__EXERCISE AIM__. Give only the number of lines in the records below that contain the word "distance".

═════ GIVEN DATA

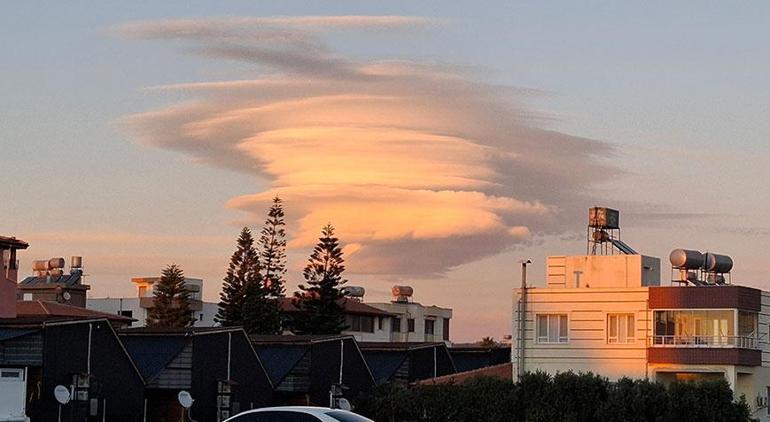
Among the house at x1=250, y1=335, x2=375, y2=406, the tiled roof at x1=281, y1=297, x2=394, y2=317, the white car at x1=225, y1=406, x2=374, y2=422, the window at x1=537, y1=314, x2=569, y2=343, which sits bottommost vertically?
the white car at x1=225, y1=406, x2=374, y2=422

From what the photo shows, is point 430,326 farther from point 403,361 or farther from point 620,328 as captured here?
point 620,328

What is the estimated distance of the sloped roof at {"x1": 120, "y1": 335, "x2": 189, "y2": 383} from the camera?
52938 millimetres

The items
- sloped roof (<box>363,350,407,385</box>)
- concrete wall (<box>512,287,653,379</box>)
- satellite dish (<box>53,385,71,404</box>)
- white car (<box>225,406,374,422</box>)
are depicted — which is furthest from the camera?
sloped roof (<box>363,350,407,385</box>)

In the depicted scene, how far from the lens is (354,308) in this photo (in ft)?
339

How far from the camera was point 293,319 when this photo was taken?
305 feet

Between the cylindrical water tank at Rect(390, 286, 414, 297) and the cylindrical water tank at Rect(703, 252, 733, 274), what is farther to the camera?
the cylindrical water tank at Rect(390, 286, 414, 297)

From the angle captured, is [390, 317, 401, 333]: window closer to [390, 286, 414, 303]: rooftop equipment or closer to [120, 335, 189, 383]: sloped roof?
[390, 286, 414, 303]: rooftop equipment

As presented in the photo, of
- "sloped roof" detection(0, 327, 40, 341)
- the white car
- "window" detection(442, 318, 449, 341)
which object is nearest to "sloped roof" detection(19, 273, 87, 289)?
"window" detection(442, 318, 449, 341)

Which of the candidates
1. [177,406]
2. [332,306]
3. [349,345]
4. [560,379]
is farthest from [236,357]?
[332,306]

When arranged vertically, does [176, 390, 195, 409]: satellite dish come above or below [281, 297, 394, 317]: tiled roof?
below

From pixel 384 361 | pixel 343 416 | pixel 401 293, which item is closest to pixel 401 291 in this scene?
pixel 401 293

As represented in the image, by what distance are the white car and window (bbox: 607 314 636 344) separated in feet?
117

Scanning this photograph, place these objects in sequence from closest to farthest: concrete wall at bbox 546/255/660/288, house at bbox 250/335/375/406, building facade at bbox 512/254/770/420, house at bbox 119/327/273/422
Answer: house at bbox 119/327/273/422
building facade at bbox 512/254/770/420
house at bbox 250/335/375/406
concrete wall at bbox 546/255/660/288

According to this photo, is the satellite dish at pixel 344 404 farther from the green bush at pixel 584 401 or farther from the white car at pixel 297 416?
the white car at pixel 297 416
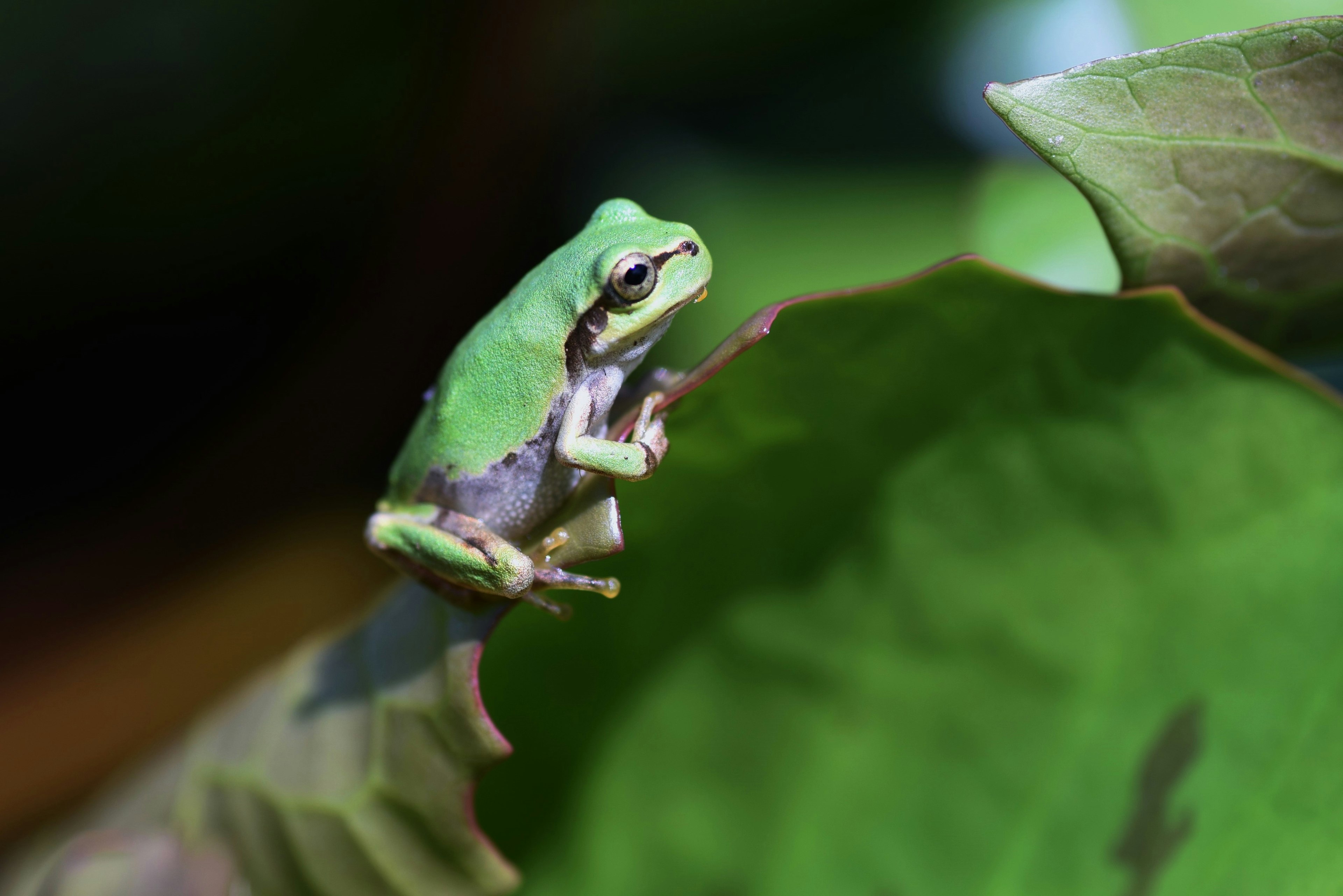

══════════

__FINISHED TASK__. 2